PROBLEM → Each line in the entries below that holds the word "Topics" belongs in the answer.

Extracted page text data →

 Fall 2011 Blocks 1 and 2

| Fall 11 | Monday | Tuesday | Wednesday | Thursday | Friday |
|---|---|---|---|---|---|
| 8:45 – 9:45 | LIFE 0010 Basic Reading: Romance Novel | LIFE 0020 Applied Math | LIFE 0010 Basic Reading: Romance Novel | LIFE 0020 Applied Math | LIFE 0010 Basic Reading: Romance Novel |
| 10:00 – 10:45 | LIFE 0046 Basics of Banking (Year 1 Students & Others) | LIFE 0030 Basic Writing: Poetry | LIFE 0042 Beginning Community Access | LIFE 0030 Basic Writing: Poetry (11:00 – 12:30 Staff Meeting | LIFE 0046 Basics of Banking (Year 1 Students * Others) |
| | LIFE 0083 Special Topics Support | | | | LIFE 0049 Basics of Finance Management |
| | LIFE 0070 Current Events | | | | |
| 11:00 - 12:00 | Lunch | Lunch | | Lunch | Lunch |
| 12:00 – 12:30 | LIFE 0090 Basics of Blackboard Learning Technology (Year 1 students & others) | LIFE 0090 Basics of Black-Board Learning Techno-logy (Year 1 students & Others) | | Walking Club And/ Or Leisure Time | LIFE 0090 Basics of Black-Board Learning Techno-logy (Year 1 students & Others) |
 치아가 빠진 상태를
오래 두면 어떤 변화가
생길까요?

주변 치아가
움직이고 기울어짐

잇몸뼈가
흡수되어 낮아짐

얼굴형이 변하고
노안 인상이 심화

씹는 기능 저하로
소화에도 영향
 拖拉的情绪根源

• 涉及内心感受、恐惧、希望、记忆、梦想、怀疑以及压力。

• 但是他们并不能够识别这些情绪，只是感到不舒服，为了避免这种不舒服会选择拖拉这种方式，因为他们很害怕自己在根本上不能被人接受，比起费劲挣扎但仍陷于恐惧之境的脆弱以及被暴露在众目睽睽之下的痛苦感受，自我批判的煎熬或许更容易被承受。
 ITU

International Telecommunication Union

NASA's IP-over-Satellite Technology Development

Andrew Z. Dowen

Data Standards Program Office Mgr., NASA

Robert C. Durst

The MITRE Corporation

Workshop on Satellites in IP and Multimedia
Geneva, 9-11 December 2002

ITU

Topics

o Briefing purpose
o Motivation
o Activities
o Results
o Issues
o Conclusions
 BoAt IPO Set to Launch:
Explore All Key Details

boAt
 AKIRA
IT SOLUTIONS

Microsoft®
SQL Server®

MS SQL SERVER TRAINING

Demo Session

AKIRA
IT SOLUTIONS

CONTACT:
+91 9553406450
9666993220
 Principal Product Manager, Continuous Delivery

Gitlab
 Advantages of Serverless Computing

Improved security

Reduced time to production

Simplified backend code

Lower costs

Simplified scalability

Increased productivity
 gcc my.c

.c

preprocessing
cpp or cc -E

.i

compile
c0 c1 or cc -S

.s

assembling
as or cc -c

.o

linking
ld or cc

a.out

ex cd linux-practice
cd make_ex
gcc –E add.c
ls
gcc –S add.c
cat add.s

SOLVED PROBLEM →
| | LIFE 0083 Special Topics Support | | | | LIFE 0049 Basics of Finance Management |
Topics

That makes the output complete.